◆ **Provided entries**:

----

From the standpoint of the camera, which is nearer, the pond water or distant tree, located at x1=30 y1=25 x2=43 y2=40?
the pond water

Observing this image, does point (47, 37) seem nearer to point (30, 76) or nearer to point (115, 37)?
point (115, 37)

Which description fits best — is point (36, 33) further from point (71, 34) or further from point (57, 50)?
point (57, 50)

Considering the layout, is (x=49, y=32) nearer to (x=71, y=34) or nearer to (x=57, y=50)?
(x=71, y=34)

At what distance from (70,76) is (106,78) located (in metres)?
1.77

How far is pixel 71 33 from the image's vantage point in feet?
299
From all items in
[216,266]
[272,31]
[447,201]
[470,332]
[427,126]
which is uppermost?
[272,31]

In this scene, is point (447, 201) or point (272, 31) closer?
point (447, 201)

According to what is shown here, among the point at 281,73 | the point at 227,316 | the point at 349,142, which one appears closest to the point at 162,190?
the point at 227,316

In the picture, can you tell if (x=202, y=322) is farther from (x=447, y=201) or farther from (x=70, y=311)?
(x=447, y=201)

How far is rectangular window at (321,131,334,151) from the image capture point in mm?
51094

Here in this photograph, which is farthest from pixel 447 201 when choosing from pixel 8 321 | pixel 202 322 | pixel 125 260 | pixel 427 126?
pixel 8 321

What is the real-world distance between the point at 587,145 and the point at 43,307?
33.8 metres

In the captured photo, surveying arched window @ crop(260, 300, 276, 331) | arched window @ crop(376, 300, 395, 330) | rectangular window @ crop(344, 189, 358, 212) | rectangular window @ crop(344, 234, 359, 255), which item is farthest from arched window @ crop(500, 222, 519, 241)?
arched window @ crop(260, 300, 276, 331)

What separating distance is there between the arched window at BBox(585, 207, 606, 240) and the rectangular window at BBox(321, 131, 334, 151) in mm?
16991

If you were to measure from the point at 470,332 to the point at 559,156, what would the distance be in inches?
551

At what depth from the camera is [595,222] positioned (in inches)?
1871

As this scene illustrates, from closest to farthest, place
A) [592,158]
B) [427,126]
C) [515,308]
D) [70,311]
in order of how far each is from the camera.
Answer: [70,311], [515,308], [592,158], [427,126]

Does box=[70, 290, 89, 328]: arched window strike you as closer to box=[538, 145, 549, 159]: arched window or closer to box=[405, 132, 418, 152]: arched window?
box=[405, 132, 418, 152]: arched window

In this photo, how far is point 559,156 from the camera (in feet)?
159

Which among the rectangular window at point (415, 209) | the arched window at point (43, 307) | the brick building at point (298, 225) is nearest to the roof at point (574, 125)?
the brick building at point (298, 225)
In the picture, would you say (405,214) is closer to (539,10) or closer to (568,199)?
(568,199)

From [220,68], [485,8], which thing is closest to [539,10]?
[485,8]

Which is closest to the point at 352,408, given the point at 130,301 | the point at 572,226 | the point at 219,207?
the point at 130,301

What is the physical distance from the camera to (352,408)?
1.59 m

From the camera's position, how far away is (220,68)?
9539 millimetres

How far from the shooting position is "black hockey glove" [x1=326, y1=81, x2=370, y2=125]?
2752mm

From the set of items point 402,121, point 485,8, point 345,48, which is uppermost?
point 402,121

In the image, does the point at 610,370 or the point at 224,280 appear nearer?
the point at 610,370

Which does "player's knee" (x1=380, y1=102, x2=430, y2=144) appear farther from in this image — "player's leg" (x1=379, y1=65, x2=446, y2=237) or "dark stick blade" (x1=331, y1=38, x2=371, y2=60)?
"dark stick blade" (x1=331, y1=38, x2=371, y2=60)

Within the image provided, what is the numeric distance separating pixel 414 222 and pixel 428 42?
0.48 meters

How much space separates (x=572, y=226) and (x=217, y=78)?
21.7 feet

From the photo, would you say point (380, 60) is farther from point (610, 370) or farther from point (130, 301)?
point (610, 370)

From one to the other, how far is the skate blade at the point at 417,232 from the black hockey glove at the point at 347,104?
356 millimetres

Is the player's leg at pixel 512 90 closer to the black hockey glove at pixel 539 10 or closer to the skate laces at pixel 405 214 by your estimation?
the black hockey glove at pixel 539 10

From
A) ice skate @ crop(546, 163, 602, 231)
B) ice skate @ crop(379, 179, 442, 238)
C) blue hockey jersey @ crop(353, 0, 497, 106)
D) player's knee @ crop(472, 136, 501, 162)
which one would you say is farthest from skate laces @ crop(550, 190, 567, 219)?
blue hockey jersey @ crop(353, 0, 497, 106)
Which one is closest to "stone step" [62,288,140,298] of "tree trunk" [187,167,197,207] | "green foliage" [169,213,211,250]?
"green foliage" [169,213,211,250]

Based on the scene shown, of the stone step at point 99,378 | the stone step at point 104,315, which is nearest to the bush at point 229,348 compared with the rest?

----

Beginning at the line where "In the picture, would" appears, extract each line through the end of the data above; keep them exact and include nothing else.

In the picture, would you say (405,214) is closer to (539,10) or closer to (568,199)?
(568,199)

From [220,68], [485,8], which thing is closest to [539,10]?
[485,8]

Which is closest to the point at 352,408, given the point at 130,301 | the point at 572,226 | the point at 219,207?
the point at 130,301

What is the physical distance from the camera to (352,408)?
1.59 m

From the camera's position, how far away is (220,68)?
9539 millimetres

How far from the shooting position is "black hockey glove" [x1=326, y1=81, x2=370, y2=125]?
2752mm

From the set of items point 402,121, point 485,8, point 345,48, which is uppermost?
point 402,121

In the image, does the point at 610,370 or the point at 224,280 appear nearer?
the point at 610,370

Which does "player's knee" (x1=380, y1=102, x2=430, y2=144) appear farther from in this image — "player's leg" (x1=379, y1=65, x2=446, y2=237) or "dark stick blade" (x1=331, y1=38, x2=371, y2=60)?
"dark stick blade" (x1=331, y1=38, x2=371, y2=60)

Within the image provided, what is the numeric distance separating pixel 414 222 and pixel 428 42?
0.48 meters

How much space separates (x=572, y=226) and (x=217, y=78)?
21.7 feet

From the photo, would you say point (380, 60) is farther from point (610, 370) or farther from point (130, 301)?
point (610, 370)

From one to the other, how far is the skate blade at the point at 417,232 from the black hockey glove at the point at 347,104?
356 millimetres

Is the player's leg at pixel 512 90 closer to the black hockey glove at pixel 539 10 or closer to the skate laces at pixel 405 214 by your estimation?
the black hockey glove at pixel 539 10

From
A) ice skate @ crop(546, 163, 602, 231)
B) ice skate @ crop(379, 179, 442, 238)
C) blue hockey jersey @ crop(353, 0, 497, 106)
D) player's knee @ crop(472, 136, 501, 162)
which one would you say is farthest from skate laces @ crop(550, 190, 567, 219)?
blue hockey jersey @ crop(353, 0, 497, 106)
Which one is closest to "stone step" [62,288,140,298] of "tree trunk" [187,167,197,207] | "green foliage" [169,213,211,250]?
"green foliage" [169,213,211,250]

Based on the scene shown, of the stone step at point 99,378 | the stone step at point 104,315, which is nearest to the bush at point 229,348 compared with the rest?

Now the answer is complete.